By Peter Meyers
Summary: Silica has always confounded water treatment dealers in how to handle it and greatly reduce the contaminant. As we discover more information about silica due to further studies, though, some technologies have come to the fore. A good place to begin is to examine the chemistry of silica and how it pertains to various approaches available to dealers.
Silica, the second most abundant element, is found in all natural water supplies. Silica chemistry is quite complex, second only to the chemistry of carbon compounds. In water treatment, we’re concerned with silica because of its tendency to form deposits—scale—on surfaces with which it comes into contact. This article describes the behavior of aqueous silica and various water treatment processes used for its removal.
The classic formula of “dissolved silica” used by water treatment engineers has traditionally been written as SiO2. This is because solid silica deposits typically contain a ratio of two moles of oxygen per mole of silicon. Solid silica compounds such as quartz slightly react with water to form silicic acid. The reaction is a depolymerization followed by a hydrolysis, yielding either ortho- or meta-silicic acid (see Figure 1).
With respect to water treatment, the most useful structural model of silicic acid is the “ortho” model (H4SiO4). This model satisfies the tetrahedral preference and predicts the very weak acidity. It also readily explains why silica is highly soluble at high pH (surrounded by OH- ions). In addition to the water molecules that become part of the silicic acid molecule, other “waters of hydration” make the hydrated radius of dissolved silica almost as large as that of sulfate ions. Silicic acid is considerably weaker than carbonic acid.
The Ka—which describes ionization strength of a weak acid—is considerably smaller for silicic acid than for carbonic acid.
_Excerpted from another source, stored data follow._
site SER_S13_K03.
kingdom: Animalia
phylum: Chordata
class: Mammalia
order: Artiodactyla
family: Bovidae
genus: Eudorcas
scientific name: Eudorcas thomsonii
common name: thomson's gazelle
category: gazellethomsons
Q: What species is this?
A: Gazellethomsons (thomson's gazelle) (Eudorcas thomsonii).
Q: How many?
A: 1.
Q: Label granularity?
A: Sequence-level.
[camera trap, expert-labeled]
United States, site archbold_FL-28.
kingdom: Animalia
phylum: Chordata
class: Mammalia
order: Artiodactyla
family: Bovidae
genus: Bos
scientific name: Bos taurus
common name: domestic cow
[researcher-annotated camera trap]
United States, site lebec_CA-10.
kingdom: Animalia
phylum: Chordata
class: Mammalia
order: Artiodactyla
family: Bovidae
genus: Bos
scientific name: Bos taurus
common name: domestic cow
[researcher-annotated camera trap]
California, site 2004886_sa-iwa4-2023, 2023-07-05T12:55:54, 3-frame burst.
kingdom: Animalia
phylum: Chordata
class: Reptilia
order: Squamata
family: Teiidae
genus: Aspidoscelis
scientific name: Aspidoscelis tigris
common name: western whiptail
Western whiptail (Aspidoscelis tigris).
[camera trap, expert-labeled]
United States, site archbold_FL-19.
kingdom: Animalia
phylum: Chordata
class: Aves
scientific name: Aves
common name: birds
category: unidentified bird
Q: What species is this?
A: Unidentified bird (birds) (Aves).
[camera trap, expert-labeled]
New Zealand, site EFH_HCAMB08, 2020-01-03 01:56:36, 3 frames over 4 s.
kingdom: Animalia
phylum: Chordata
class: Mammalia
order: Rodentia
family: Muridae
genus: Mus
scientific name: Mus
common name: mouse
Ka is a constant used to determine how much of an acid is ionized and how much is present in un-ionized, or molecular, form. Where an acid has more than one ionization state, the constants are designated K1, K2, etc. With respect to carbonic and silicic acids, this is reflected as follows:
Carbonic acid K1 = 4.3 × 10-7
Silicic acid K1 = 2 × 10–10
At pH greater than 10, silica is present in its monomeric form—a chemical compound that can undergo polymerization—as silicate ions and is quite soluble. As pH decreases, monomeric silica ions condense into complex silicates by sharing hydroxide ions. This reaction is known as polymerization and is deliberately performed in industry to form complex silicates and silica gels for various purposes. The general formula for polymeric silica is (SiO3)n (see Figure 2).
Many years ago, a water treatment company on the West Coast that specialized in ion exchange systems hoped to determine the relative affinity of strong base anion (SBA) resin for “pure silica.” Fearful that manmade silica might not react the same way as “natural” silica, it decided to start with pure “natural” silica. The company collected natural volcanic water that contained about 65 parts per million (ppm) of molybdate reactive silica* and deionized it using a two-bed deionizer with a cation exchange bed followed by a weak base anion (WBA) resin and degasification. The fresh solution contained 65 ppm of reactive silica and almost nothing else except traces of carbonic acid. About a week later, the company re-tested the solution and found the reactive silica to be less than 10 ppm .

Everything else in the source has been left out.